Well, this is my humor, but guaranteed to have a transparent man! h34r:


----------



## Charles (Aug 26, 2010)

You have been reading old magicians' books!!!!

Cheers .... Charles


----------



## Timpa (Dec 26, 2014)

Yep! The magicians of old gimmick.


----------



## wyosasquatch (Sep 3, 2014)

There is actually a portable hunting blind based on this concept. It is several stiff panels that are mirrored on one side and when they are attached together, they are angled slightly downward so they reflect the ground cover around them. Very high on the cool scale but very low on the practicality scale. They are quite large and would be awkward to transport. They are light enough, just too large to be practical (to me anyway).

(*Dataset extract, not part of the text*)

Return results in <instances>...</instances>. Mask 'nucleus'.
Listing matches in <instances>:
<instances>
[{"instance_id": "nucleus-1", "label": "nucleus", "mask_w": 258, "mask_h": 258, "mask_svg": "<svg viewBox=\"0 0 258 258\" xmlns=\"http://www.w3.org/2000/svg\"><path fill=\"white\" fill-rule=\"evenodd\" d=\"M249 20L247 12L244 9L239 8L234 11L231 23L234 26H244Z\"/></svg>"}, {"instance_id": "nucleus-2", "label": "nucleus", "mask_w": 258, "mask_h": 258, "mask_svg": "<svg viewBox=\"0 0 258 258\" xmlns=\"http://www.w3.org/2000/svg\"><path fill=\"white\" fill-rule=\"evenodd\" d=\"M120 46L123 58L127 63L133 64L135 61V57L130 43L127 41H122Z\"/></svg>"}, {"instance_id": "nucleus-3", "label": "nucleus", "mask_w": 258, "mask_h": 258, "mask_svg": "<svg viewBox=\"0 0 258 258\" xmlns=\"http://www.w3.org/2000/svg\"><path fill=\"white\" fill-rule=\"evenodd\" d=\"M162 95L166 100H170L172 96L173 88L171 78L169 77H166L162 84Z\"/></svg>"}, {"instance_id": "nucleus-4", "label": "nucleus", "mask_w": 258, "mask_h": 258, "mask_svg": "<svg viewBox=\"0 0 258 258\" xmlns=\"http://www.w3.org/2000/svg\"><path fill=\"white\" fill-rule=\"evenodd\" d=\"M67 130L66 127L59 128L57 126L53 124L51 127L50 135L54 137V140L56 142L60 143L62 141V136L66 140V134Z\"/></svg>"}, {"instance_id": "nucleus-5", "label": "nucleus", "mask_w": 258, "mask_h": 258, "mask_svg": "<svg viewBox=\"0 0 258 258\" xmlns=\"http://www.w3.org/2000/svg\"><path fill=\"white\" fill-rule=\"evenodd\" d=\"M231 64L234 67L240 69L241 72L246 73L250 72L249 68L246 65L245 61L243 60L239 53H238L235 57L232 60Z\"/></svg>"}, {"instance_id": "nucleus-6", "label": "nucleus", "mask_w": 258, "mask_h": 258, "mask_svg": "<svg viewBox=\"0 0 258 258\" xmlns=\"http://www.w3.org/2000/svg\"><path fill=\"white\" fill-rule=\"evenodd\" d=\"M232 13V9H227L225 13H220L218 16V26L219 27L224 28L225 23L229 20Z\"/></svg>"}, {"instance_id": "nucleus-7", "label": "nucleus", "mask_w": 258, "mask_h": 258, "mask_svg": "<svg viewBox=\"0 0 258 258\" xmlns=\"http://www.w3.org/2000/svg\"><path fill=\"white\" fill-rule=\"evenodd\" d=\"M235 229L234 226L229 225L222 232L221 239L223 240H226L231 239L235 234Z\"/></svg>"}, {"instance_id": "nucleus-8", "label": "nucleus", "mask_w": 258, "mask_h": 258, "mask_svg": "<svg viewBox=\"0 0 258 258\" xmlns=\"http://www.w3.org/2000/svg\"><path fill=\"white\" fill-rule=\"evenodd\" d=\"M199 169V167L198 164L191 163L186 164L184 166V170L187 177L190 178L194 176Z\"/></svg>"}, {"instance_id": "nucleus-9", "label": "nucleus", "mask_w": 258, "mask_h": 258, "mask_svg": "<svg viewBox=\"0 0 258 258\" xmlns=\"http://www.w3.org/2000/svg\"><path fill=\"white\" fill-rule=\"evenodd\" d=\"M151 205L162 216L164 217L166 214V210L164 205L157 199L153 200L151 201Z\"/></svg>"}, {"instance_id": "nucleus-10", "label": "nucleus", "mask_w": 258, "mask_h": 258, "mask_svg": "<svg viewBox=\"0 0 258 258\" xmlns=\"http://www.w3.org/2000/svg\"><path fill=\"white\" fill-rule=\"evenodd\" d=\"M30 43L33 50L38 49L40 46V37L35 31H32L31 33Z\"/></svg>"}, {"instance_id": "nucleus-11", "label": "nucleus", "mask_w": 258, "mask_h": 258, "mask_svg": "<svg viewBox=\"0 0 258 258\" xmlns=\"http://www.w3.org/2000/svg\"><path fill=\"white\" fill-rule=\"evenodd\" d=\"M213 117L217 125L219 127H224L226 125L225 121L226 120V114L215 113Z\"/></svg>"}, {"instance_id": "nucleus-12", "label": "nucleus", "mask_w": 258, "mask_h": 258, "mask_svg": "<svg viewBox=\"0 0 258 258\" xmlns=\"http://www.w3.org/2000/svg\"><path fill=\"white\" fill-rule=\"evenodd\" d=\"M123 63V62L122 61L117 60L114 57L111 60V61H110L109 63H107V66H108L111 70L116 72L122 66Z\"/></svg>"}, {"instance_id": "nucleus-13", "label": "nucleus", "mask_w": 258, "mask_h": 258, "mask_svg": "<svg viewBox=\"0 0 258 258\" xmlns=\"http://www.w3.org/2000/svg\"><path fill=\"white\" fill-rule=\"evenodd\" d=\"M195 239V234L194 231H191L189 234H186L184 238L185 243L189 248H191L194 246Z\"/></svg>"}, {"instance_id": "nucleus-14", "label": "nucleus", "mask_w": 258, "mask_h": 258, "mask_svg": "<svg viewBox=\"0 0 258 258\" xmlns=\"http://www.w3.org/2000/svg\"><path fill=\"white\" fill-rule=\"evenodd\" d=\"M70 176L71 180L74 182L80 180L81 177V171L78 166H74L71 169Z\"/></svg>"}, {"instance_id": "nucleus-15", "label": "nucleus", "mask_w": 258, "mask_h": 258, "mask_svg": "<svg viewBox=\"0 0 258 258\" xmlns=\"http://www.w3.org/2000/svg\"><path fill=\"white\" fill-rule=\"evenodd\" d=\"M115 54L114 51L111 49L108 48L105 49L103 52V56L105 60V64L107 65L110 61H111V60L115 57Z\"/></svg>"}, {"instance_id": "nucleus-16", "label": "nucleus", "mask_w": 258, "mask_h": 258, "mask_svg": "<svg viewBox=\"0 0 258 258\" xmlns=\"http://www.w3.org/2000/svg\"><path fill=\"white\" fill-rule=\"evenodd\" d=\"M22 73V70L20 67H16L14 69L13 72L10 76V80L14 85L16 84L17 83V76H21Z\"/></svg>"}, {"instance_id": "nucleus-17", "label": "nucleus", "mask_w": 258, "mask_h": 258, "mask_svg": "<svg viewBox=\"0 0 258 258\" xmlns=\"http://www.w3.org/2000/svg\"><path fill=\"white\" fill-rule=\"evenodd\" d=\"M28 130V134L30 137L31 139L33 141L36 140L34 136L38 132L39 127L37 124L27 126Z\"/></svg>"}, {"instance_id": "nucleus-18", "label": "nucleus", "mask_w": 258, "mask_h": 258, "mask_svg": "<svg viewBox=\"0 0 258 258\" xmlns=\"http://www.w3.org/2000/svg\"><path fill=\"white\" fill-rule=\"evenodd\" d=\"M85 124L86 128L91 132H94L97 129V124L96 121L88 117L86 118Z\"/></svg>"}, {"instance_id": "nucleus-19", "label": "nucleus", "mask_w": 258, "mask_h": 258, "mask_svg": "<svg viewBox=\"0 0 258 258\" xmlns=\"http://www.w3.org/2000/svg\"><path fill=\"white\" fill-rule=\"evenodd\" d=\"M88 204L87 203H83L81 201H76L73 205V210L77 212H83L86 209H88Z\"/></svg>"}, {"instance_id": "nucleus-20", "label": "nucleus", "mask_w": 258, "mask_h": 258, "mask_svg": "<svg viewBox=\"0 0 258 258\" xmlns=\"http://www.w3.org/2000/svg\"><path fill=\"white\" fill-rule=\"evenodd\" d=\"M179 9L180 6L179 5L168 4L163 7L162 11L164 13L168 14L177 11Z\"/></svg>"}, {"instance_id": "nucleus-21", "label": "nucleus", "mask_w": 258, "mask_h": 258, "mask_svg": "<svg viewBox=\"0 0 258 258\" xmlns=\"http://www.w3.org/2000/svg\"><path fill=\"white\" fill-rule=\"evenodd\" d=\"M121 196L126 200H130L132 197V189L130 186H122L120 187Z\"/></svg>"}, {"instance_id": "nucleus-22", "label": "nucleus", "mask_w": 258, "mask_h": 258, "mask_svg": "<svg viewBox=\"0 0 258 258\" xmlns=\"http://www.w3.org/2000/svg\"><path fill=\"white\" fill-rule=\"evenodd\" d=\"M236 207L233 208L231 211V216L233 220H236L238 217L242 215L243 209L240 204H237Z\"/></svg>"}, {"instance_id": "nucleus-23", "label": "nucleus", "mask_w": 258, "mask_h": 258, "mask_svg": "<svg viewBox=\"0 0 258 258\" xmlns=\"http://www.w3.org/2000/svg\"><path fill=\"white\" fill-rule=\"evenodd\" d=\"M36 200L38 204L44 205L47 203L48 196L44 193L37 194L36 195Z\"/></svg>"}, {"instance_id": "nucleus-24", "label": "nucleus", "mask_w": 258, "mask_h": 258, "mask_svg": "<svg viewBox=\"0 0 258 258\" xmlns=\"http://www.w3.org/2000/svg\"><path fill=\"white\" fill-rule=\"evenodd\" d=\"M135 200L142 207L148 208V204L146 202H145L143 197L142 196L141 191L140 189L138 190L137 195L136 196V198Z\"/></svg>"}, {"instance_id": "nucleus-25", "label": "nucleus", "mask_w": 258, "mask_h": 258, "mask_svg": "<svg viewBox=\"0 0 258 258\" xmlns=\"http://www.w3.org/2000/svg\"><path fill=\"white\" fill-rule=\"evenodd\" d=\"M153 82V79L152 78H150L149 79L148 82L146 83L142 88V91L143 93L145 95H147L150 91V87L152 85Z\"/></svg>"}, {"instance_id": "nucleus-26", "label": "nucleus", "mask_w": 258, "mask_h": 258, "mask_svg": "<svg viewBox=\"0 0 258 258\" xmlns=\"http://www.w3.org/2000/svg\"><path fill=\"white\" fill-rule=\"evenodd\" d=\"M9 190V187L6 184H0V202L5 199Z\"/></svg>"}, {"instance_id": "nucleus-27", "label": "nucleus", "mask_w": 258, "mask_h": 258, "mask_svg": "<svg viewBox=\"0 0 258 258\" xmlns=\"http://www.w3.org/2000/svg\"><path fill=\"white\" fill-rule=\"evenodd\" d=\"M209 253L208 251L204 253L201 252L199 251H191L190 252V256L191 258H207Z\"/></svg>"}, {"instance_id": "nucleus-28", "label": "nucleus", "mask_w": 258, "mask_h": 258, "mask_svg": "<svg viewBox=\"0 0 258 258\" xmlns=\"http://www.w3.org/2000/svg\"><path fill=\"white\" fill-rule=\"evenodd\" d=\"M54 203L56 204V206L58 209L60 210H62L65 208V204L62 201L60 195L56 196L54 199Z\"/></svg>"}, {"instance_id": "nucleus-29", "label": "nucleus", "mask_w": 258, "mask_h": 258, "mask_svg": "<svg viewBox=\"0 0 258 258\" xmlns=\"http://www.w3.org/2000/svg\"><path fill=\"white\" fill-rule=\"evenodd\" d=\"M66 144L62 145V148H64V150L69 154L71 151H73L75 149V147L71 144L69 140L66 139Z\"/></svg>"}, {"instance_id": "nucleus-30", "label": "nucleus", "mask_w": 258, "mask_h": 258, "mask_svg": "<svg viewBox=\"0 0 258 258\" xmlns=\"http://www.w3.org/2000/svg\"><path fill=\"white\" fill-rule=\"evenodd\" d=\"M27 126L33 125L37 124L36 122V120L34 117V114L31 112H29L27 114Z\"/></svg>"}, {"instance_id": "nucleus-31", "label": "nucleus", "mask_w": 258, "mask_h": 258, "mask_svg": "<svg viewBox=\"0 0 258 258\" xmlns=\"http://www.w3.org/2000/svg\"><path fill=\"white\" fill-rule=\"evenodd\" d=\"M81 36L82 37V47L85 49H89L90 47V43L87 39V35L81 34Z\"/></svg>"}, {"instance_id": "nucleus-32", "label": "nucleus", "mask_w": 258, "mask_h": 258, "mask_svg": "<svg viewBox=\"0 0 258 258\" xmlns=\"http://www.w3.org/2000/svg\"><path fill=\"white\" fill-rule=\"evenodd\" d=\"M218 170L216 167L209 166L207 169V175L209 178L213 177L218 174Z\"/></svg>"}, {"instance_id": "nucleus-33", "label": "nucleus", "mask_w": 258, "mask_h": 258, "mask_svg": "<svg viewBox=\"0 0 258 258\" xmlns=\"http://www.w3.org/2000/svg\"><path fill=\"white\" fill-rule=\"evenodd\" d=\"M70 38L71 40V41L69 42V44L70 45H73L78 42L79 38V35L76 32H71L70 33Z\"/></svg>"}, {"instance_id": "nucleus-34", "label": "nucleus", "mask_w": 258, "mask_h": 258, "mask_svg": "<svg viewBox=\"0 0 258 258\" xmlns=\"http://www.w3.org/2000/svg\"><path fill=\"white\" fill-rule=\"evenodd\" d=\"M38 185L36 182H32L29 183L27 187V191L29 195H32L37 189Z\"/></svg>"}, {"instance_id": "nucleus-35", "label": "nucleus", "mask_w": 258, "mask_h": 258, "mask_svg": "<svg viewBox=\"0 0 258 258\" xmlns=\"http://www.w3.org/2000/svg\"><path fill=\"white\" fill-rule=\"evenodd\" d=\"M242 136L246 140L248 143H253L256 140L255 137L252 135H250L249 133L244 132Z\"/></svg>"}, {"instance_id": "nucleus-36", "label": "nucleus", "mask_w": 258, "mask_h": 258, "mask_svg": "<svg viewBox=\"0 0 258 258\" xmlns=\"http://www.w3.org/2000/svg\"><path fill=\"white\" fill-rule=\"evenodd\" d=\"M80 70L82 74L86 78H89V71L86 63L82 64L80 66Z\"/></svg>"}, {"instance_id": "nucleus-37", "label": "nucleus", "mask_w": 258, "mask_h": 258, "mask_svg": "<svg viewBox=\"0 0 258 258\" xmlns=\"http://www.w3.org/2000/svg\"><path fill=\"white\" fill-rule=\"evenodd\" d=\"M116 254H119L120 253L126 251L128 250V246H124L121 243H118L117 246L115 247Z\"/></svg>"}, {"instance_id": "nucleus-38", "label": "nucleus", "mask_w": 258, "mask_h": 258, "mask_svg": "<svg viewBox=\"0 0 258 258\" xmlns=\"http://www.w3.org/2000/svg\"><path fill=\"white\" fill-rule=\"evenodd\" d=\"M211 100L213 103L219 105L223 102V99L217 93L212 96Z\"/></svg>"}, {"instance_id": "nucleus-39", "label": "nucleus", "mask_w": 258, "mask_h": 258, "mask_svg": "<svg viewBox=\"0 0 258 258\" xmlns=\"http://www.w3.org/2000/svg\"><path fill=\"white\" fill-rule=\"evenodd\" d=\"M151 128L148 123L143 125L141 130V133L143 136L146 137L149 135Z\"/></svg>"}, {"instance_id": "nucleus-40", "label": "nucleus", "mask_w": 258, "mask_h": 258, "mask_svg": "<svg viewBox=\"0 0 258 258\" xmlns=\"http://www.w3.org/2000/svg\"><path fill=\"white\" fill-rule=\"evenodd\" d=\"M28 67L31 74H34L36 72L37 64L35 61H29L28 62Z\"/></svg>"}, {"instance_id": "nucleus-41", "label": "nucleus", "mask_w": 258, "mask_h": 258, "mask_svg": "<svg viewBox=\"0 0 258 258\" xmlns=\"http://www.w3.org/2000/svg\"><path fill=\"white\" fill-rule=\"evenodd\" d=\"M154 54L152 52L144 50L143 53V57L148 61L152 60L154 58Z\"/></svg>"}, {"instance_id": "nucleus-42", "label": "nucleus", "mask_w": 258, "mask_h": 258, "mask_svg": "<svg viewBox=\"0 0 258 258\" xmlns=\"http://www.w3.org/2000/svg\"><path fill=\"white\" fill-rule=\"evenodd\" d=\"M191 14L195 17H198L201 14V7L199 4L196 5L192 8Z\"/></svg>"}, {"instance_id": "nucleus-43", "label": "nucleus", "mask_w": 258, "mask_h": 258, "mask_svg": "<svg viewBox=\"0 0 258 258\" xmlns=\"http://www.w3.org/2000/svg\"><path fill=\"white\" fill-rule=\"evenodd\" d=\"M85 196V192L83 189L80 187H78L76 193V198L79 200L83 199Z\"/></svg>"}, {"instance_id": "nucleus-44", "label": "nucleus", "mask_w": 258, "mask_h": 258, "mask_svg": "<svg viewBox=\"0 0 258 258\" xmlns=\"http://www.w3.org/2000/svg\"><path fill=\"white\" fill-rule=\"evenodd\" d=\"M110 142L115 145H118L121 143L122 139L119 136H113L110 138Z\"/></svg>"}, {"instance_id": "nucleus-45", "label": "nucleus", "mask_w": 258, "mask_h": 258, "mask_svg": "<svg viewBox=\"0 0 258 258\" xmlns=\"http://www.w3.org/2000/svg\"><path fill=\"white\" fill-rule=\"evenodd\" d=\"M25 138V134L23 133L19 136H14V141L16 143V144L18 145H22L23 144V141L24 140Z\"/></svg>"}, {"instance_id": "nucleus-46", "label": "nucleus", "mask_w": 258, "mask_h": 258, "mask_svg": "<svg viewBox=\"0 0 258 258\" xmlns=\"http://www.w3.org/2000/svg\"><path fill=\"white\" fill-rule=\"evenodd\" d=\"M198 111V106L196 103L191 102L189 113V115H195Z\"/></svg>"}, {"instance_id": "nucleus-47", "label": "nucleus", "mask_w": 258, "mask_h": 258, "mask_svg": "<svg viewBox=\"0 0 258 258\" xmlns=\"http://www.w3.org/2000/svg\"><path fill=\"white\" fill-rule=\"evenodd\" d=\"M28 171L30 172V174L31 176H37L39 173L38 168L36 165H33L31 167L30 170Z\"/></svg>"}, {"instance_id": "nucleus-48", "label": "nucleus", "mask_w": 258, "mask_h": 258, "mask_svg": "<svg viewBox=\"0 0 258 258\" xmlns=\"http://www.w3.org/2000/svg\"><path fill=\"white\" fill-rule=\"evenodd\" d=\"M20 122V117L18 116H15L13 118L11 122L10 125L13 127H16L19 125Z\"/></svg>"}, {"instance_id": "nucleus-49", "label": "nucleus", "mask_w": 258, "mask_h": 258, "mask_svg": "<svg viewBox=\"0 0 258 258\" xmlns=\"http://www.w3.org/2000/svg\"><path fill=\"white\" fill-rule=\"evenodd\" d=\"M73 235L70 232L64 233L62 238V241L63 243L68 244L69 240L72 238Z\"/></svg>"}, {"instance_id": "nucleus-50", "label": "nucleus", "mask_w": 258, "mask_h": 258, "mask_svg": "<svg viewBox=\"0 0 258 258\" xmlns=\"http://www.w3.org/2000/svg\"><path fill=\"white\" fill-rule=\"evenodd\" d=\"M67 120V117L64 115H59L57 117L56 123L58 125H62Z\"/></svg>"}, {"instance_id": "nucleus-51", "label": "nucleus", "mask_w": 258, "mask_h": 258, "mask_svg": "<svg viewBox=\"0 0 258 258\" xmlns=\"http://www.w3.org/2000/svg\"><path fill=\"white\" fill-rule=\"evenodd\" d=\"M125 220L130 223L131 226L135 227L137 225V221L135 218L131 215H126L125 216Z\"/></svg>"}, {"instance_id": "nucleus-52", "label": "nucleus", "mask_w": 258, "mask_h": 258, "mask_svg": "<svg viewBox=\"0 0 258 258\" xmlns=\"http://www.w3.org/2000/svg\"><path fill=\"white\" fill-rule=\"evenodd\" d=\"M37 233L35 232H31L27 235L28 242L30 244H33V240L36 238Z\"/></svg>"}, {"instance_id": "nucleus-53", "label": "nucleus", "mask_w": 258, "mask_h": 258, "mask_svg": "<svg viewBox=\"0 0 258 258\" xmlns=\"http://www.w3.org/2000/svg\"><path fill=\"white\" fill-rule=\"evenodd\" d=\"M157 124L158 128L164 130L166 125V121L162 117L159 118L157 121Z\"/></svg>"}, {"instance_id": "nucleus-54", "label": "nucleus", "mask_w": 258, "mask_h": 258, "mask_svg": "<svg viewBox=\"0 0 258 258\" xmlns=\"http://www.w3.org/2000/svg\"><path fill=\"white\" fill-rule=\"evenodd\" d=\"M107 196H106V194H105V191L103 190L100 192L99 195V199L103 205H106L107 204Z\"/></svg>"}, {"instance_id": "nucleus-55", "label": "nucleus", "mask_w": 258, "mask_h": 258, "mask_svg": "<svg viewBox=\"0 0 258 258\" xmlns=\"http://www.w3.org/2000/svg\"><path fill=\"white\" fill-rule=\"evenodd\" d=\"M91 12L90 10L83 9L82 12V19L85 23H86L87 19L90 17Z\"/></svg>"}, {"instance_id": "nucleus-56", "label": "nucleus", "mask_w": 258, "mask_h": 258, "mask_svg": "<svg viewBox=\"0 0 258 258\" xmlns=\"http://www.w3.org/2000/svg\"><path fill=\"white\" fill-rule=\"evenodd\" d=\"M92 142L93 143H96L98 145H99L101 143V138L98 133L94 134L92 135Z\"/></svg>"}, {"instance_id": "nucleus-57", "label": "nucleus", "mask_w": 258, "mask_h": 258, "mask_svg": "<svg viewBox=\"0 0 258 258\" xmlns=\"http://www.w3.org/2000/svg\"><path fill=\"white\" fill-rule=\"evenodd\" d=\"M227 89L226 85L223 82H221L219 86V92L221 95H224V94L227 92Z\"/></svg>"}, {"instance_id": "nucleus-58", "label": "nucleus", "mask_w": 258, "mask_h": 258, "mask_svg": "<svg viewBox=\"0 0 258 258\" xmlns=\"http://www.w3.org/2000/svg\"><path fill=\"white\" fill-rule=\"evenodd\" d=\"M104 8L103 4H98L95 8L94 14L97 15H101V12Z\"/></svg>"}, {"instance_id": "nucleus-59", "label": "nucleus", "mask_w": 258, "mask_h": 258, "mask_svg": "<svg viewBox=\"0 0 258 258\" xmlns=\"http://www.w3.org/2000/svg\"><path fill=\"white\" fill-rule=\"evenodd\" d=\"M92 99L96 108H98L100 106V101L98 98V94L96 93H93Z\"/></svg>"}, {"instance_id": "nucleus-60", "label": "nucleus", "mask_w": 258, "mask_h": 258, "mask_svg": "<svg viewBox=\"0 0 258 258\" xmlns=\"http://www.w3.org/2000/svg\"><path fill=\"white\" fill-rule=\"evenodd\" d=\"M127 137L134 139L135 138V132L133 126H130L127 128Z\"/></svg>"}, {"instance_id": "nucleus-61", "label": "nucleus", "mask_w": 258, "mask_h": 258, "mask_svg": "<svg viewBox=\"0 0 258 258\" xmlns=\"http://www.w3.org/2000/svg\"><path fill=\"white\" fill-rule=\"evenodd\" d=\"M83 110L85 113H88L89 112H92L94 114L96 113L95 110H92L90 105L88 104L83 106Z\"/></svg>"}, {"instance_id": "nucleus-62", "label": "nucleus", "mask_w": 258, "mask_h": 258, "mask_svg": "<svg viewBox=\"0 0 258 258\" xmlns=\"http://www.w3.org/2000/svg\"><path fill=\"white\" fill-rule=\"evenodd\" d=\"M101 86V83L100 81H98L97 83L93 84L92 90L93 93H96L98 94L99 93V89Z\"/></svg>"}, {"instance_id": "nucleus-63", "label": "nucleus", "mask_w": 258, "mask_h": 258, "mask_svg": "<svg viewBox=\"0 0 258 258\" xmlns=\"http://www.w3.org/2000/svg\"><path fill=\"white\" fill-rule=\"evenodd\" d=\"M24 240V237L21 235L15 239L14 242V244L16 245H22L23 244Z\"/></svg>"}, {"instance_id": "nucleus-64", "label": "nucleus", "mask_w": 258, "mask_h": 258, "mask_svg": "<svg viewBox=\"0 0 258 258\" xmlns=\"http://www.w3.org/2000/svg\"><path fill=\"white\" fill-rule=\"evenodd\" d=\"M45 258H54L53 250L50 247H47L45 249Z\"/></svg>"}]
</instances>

I looked into these very extensively and wanted to get them but I like to move around when I am hunting. If I was going to one place and setting up the blind to hunt long term in one place, I would definitely get these. Instead, I like to set up for a bit at one place, still hunt to another, then set up for a bit etc.

Check them out www.ghostblind.com

Sasq.


----------



## Timpa (Dec 26, 2014)

Yes. From another forum, I heard these Ghostblind sheds.


----------



## Chuck Daehler (Mar 17, 2015)

7 years bad luck in the making..hehe. Nice photo


----------



## Sr.Miss Alot (Jul 3, 2015)

There's several videos on YouTube that show how to make a ghost blind.


----------